А.Ш. Но в православном пении это не укладывается в такую систему. Бывает в одном случае бекар, а в другом — бемоль — одна и та же ступень, в одной октаве. Каждый раз новая теоретическая концепция, в том числе и теория Буцко, — это что-то строящееся от реально существующего, но еще не догматизировавшегося. А в процессе теоретического осознания происходит отсеивание внесистемного от системного и кристаллизация системного.

Подобное происходит и с осмыслением народной музыки, ее интервалики. Здесь уже в течение сотен лет прослеживается тенденция: схематизировать и убрать “неточности”. И получается, что то, что осознавалось лет сто пятьдесят назад в первых расшифровках народных песен как неточности, потом, у фольклористов начала века и 20-30-х годов, наоборот, приобретает ценность. Они “гоняются” за этими “неточностями”, вариантами. В действительности, и это важно, — нет идеального кристаллического варианта, а вся теоретическая мысль тяготеет к тому, чтобы осознанные понятия превращать в кристаллические и очищать их от случайностей. Я-то думаю, что сучайность есть такая же закономерность, как то, что теоретически представляется неслучайным.

Николай Каретников показывал мне музыку своей Мистерии Апостола Павла.
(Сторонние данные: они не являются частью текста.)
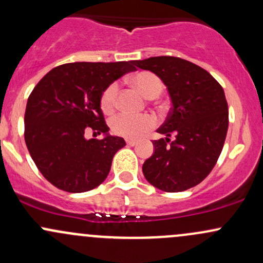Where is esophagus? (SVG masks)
<instances>
[{
	"mask_svg": "<svg viewBox=\"0 0 263 263\" xmlns=\"http://www.w3.org/2000/svg\"><path fill=\"white\" fill-rule=\"evenodd\" d=\"M126 143L128 146H136L137 145V141H135V140H126Z\"/></svg>",
	"mask_w": 263,
	"mask_h": 263,
	"instance_id": "obj_1",
	"label": "esophagus"
}]
</instances>
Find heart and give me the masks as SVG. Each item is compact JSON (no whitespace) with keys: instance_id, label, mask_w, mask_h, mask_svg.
Returning a JSON list of instances; mask_svg holds the SVG:
<instances>
[{"instance_id":"1","label":"heart","mask_w":263,"mask_h":263,"mask_svg":"<svg viewBox=\"0 0 263 263\" xmlns=\"http://www.w3.org/2000/svg\"><path fill=\"white\" fill-rule=\"evenodd\" d=\"M132 85L136 87L146 99H156L163 91V83L158 76L152 72H138L132 76ZM118 92V85L116 82L111 83L103 91L101 96V108L105 114H112L116 108V97ZM109 126L114 134L127 138H136L155 126V118L149 115H134L120 114L111 118Z\"/></svg>"}]
</instances>
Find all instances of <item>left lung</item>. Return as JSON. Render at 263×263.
<instances>
[{"label":"left lung","mask_w":263,"mask_h":263,"mask_svg":"<svg viewBox=\"0 0 263 263\" xmlns=\"http://www.w3.org/2000/svg\"><path fill=\"white\" fill-rule=\"evenodd\" d=\"M132 63L157 74L172 102L157 129L166 137L152 142L154 155L142 166L146 180L164 192L197 186L215 167L226 140L229 106L223 88L206 70L180 57H149Z\"/></svg>","instance_id":"1"}]
</instances>
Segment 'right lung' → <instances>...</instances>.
Instances as JSON below:
<instances>
[{"instance_id": "1", "label": "right lung", "mask_w": 263, "mask_h": 263, "mask_svg": "<svg viewBox=\"0 0 263 263\" xmlns=\"http://www.w3.org/2000/svg\"><path fill=\"white\" fill-rule=\"evenodd\" d=\"M132 65L66 63L48 72L31 92L25 112L26 146L43 177L57 189L86 192L106 180L112 158L126 142L108 134L101 96L114 81L136 70ZM87 129L105 137L86 140Z\"/></svg>"}]
</instances>
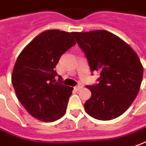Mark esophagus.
<instances>
[{"label": "esophagus", "mask_w": 146, "mask_h": 146, "mask_svg": "<svg viewBox=\"0 0 146 146\" xmlns=\"http://www.w3.org/2000/svg\"><path fill=\"white\" fill-rule=\"evenodd\" d=\"M83 87V84H82V83H79V84L77 85V86H75V90H80V89H82Z\"/></svg>", "instance_id": "esophagus-1"}]
</instances>
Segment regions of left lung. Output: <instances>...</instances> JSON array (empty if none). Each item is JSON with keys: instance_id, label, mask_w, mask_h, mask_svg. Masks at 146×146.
<instances>
[{"instance_id": "obj_1", "label": "left lung", "mask_w": 146, "mask_h": 146, "mask_svg": "<svg viewBox=\"0 0 146 146\" xmlns=\"http://www.w3.org/2000/svg\"><path fill=\"white\" fill-rule=\"evenodd\" d=\"M71 34L84 52L90 71H100L98 83L86 86L91 97L84 103L86 112L102 121L119 117L140 90L143 67L136 52L105 30Z\"/></svg>"}]
</instances>
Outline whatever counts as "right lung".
I'll use <instances>...</instances> for the list:
<instances>
[{"label":"right lung","mask_w":146,"mask_h":146,"mask_svg":"<svg viewBox=\"0 0 146 146\" xmlns=\"http://www.w3.org/2000/svg\"><path fill=\"white\" fill-rule=\"evenodd\" d=\"M72 34L48 30L37 36L21 52L12 83L18 100L33 117L54 121L64 115L73 87L56 80L60 56L76 44ZM59 76V75H58Z\"/></svg>","instance_id":"1"}]
</instances>
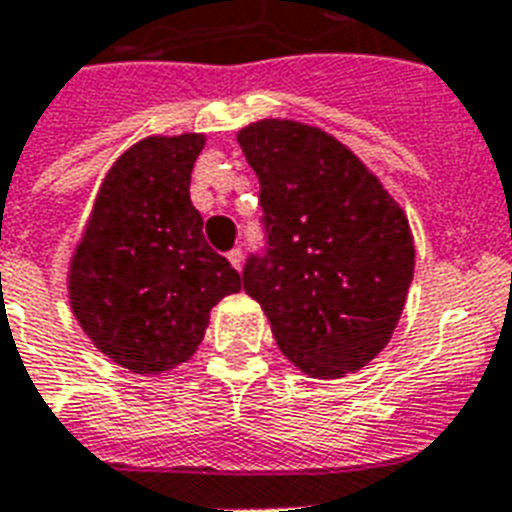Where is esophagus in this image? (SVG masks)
<instances>
[{
    "label": "esophagus",
    "mask_w": 512,
    "mask_h": 512,
    "mask_svg": "<svg viewBox=\"0 0 512 512\" xmlns=\"http://www.w3.org/2000/svg\"><path fill=\"white\" fill-rule=\"evenodd\" d=\"M242 260H244V255H242V249H239V247H234L231 252H228V263L234 265L236 270L242 268Z\"/></svg>",
    "instance_id": "34e87169"
}]
</instances>
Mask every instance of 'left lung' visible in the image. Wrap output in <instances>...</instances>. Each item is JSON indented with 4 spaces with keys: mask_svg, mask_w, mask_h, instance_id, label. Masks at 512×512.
<instances>
[{
    "mask_svg": "<svg viewBox=\"0 0 512 512\" xmlns=\"http://www.w3.org/2000/svg\"><path fill=\"white\" fill-rule=\"evenodd\" d=\"M236 139L260 178L265 228L263 255L244 265V292L299 371H360L392 339L413 281L402 207L321 128L270 118Z\"/></svg>",
    "mask_w": 512,
    "mask_h": 512,
    "instance_id": "8db88e82",
    "label": "left lung"
}]
</instances>
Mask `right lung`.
<instances>
[{"label":"right lung","instance_id":"right-lung-1","mask_svg":"<svg viewBox=\"0 0 512 512\" xmlns=\"http://www.w3.org/2000/svg\"><path fill=\"white\" fill-rule=\"evenodd\" d=\"M202 147V134L149 136L123 152L70 260L73 315L99 352L134 373L186 363L210 310L242 289L189 199Z\"/></svg>","mask_w":512,"mask_h":512}]
</instances>
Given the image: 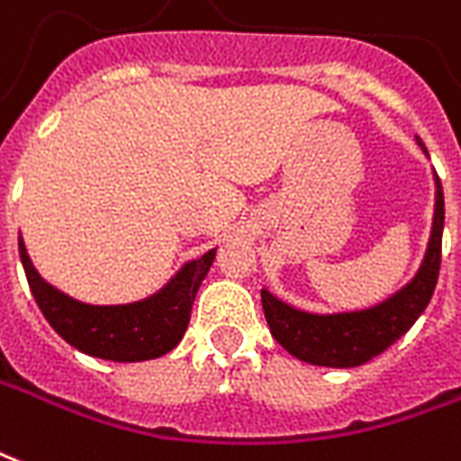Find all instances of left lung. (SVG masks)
Wrapping results in <instances>:
<instances>
[{"label": "left lung", "instance_id": "left-lung-1", "mask_svg": "<svg viewBox=\"0 0 461 461\" xmlns=\"http://www.w3.org/2000/svg\"><path fill=\"white\" fill-rule=\"evenodd\" d=\"M420 144V141H418ZM422 146V144H420ZM425 151V146H422ZM435 220H432L430 244L420 271L403 291L381 303L376 308L342 315H310L303 310L285 305L268 291H261L266 322L271 335L283 349L295 359L315 366L347 369L374 359L403 337L412 322L428 308L439 276L442 257V227H445V197L442 185L435 176Z\"/></svg>", "mask_w": 461, "mask_h": 461}]
</instances>
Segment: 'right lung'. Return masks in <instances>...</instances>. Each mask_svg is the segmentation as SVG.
<instances>
[{
  "label": "right lung",
  "mask_w": 461,
  "mask_h": 461,
  "mask_svg": "<svg viewBox=\"0 0 461 461\" xmlns=\"http://www.w3.org/2000/svg\"><path fill=\"white\" fill-rule=\"evenodd\" d=\"M26 281L50 327L75 349L109 361H144L170 352L183 339L197 288L210 271L214 251L180 271L153 298L134 305H85L43 281L19 240Z\"/></svg>",
  "instance_id": "add662e5"
}]
</instances>
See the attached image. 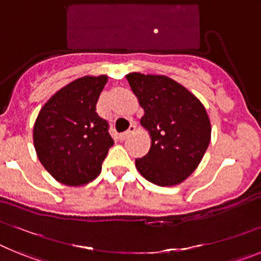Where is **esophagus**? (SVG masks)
Masks as SVG:
<instances>
[{
  "label": "esophagus",
  "mask_w": 261,
  "mask_h": 261,
  "mask_svg": "<svg viewBox=\"0 0 261 261\" xmlns=\"http://www.w3.org/2000/svg\"><path fill=\"white\" fill-rule=\"evenodd\" d=\"M136 129H137L136 124H132V125L129 126V129L126 130V132H124V133H121V135H120V140H125V138H128L129 136L133 135V133L136 132Z\"/></svg>",
  "instance_id": "obj_1"
}]
</instances>
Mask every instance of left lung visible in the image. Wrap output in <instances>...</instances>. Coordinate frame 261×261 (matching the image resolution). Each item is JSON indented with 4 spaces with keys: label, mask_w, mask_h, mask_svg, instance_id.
I'll return each mask as SVG.
<instances>
[{
    "label": "left lung",
    "mask_w": 261,
    "mask_h": 261,
    "mask_svg": "<svg viewBox=\"0 0 261 261\" xmlns=\"http://www.w3.org/2000/svg\"><path fill=\"white\" fill-rule=\"evenodd\" d=\"M130 89L144 108L141 125L150 135V150L136 167L150 183H183L201 162L211 142L212 126L204 105L172 78L129 73Z\"/></svg>",
    "instance_id": "left-lung-1"
}]
</instances>
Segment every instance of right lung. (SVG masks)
I'll use <instances>...</instances> for the list:
<instances>
[{
	"mask_svg": "<svg viewBox=\"0 0 261 261\" xmlns=\"http://www.w3.org/2000/svg\"><path fill=\"white\" fill-rule=\"evenodd\" d=\"M107 75L71 81L47 100L34 124V146L44 168L69 187L85 186L102 170L114 140L96 114Z\"/></svg>",
	"mask_w": 261,
	"mask_h": 261,
	"instance_id": "1",
	"label": "right lung"
}]
</instances>
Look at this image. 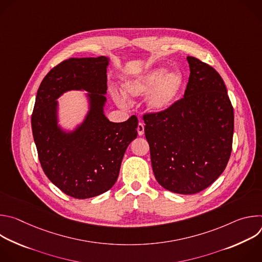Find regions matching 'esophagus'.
Wrapping results in <instances>:
<instances>
[{
    "instance_id": "esophagus-1",
    "label": "esophagus",
    "mask_w": 262,
    "mask_h": 262,
    "mask_svg": "<svg viewBox=\"0 0 262 262\" xmlns=\"http://www.w3.org/2000/svg\"><path fill=\"white\" fill-rule=\"evenodd\" d=\"M137 130H138L139 136H143V134H144V124H143L142 122H139L138 127H137Z\"/></svg>"
}]
</instances>
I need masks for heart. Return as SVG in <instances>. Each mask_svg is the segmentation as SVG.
Wrapping results in <instances>:
<instances>
[{"mask_svg": "<svg viewBox=\"0 0 262 262\" xmlns=\"http://www.w3.org/2000/svg\"><path fill=\"white\" fill-rule=\"evenodd\" d=\"M166 67H159L143 76L136 78L124 85V92L130 97H137L150 92L147 105L154 112H163L170 107L178 97L183 87V77L179 72L168 74ZM120 104H125V99L115 95Z\"/></svg>", "mask_w": 262, "mask_h": 262, "instance_id": "heart-1", "label": "heart"}]
</instances>
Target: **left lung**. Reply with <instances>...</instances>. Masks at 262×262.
Masks as SVG:
<instances>
[{
  "mask_svg": "<svg viewBox=\"0 0 262 262\" xmlns=\"http://www.w3.org/2000/svg\"><path fill=\"white\" fill-rule=\"evenodd\" d=\"M190 78L184 96L163 112L143 115L152 170L166 190L191 195L213 183L232 151L234 112L219 72L186 58Z\"/></svg>",
  "mask_w": 262,
  "mask_h": 262,
  "instance_id": "8db88e82",
  "label": "left lung"
}]
</instances>
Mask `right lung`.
Returning a JSON list of instances; mask_svg holds the SVG:
<instances>
[{
    "label": "right lung",
    "mask_w": 262,
    "mask_h": 262,
    "mask_svg": "<svg viewBox=\"0 0 262 262\" xmlns=\"http://www.w3.org/2000/svg\"><path fill=\"white\" fill-rule=\"evenodd\" d=\"M108 59L70 58L52 68L42 80L33 108V138L41 168L64 194L87 199L108 191L116 182L129 143L138 136V118L114 123L102 112ZM92 93V110L73 134L56 126L55 99L68 90Z\"/></svg>",
    "instance_id": "obj_1"
}]
</instances>
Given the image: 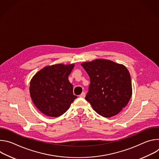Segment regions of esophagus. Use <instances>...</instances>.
Masks as SVG:
<instances>
[{
  "mask_svg": "<svg viewBox=\"0 0 159 159\" xmlns=\"http://www.w3.org/2000/svg\"><path fill=\"white\" fill-rule=\"evenodd\" d=\"M79 97L80 98H84L85 97V93L84 92H83L80 95H79Z\"/></svg>",
  "mask_w": 159,
  "mask_h": 159,
  "instance_id": "obj_1",
  "label": "esophagus"
}]
</instances>
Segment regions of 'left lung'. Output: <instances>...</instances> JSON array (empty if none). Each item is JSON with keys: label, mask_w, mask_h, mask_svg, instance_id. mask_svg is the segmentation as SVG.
Listing matches in <instances>:
<instances>
[{"label": "left lung", "mask_w": 159, "mask_h": 159, "mask_svg": "<svg viewBox=\"0 0 159 159\" xmlns=\"http://www.w3.org/2000/svg\"><path fill=\"white\" fill-rule=\"evenodd\" d=\"M82 66L90 82L86 101L102 116L116 115L127 105L132 94L131 77L126 68L101 59L84 62Z\"/></svg>", "instance_id": "left-lung-1"}]
</instances>
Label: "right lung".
<instances>
[{
    "label": "right lung",
    "mask_w": 159,
    "mask_h": 159,
    "mask_svg": "<svg viewBox=\"0 0 159 159\" xmlns=\"http://www.w3.org/2000/svg\"><path fill=\"white\" fill-rule=\"evenodd\" d=\"M74 64L53 65L44 67L32 79L30 90L36 107L44 115L51 117L62 115L77 96L68 77Z\"/></svg>",
    "instance_id": "right-lung-1"
}]
</instances>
Там есть танго, под которое герой кончает жизнь самоубийством. И после этого он остался в полной убежденности, что появившееся у меня Танго в Первом concerto grosso — это его влияние. А когда позднее услышал танго из Фауста, то воспринял это как прямой стилистический плагиат.

Однако задолго до танго, под звуки которого умирает Нерон в мистерии Каретникова, была Трехгрошовая опера Курта Вайля, где подобное цинично-жесткое танго было одним из лучших номеров. Музыка Трехгрошовой оперы сидела у меня в голове с 1949 года, потому что мой отец был помешан на этой музыке — и, когда в 1949 году появились старые пластинки, он немедленно стал их крутить. Попав в 1955 году в ГДР, он привез оттуда пластинку с Трехгрошовой оперой.